Malaise aux falaises

Par Thomas Gallenne

Réserve naturelle Alfred B. Kelly

À peine sortie, la nouvelle concernant la gestion éventuelle de la réserve naturelle Alfred B. Kelly par la municipalité de Piedmont suscite la circonspection de la part de certaines personnes qui gravitent autour de ce projet de conservation.

Le 22 novembre 2010, Conservation de la nature Canada (CNC) annonçait en grande pompe l’acquisition de 459 hectares de terrains, dans le but de protéger les falaises de Piedmont et Prévost, paysage remarquable, signature d’entrée dans les Laurentides. Suite à cette acquisition, un comité consultatif de gestion a été mis en place, avec pour mandat de définir un cadre directeur ralliant des principes de conservation, d’éducation et de gestion de la réserve Alfred B.Kelly. Ce comité de gestion est composé de Conservation de la nature, du Comité régional pour la protection des falaises (CRPF), de Protection des Oiseaux du Québec (POQ), de la municipalité de Piedmont et la Ville de Prévost.

Cardin fait-il cavalier seul?

Le maire de Piedmont, Clément Cardin reconnait être en négociation avec CNC pour obtenir la gestion d’une grande partie de la réserve naturelle, pour un bail de cinq ans. «Des 4 km carrés que compte la réserve, 85% sont à Piedmont, rappelle le maire de la place. Et c’est CNC qui nous a fait une offre. » De son côté, Conservation de la nature semble confirmer les propos de M. Cardin. Dans une réponse par courrier électronique, la  directrice des communications – bureau du Québec de CNC, Elizabeth Sbaglia  confirme que son organisme a «demandé aux municipalités de l’assistance en assumant une part importante de la responsabilité civile qui découle de cette accessibilité, de mettre en place les règlements de zonage appropriés, et de participer à l’entretien des lieux.»
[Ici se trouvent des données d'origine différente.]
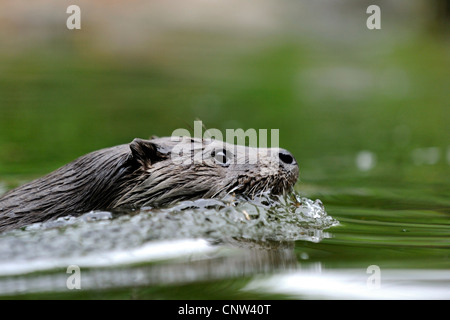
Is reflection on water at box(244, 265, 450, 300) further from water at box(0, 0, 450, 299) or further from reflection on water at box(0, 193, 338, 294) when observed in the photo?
reflection on water at box(0, 193, 338, 294)

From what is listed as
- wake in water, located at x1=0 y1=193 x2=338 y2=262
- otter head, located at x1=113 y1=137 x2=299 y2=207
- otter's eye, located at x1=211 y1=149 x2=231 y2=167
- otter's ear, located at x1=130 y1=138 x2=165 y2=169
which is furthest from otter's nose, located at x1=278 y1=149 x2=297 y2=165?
otter's ear, located at x1=130 y1=138 x2=165 y2=169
Le maire Cardin attend une réponse des représentants de CNC au Québec, Nathalie Zinger, vice-présidente régionale et Joël

Bonin, directeur de la conservation et de l’intendance, d’ici la fin de l’année. «Le conseil municipal devra adopter un plan quinquennal et les fonds nécessaires pour signaliser et entretenir les sentiers», ajoute Clément Cardin. Cependant, ce dernier prévient qu’il y aura des contraintes d’usages. Les randonnées pédestres et en raquettes seront permises. En revanche le vélo de montagne ou les parcs canins seront prohibés.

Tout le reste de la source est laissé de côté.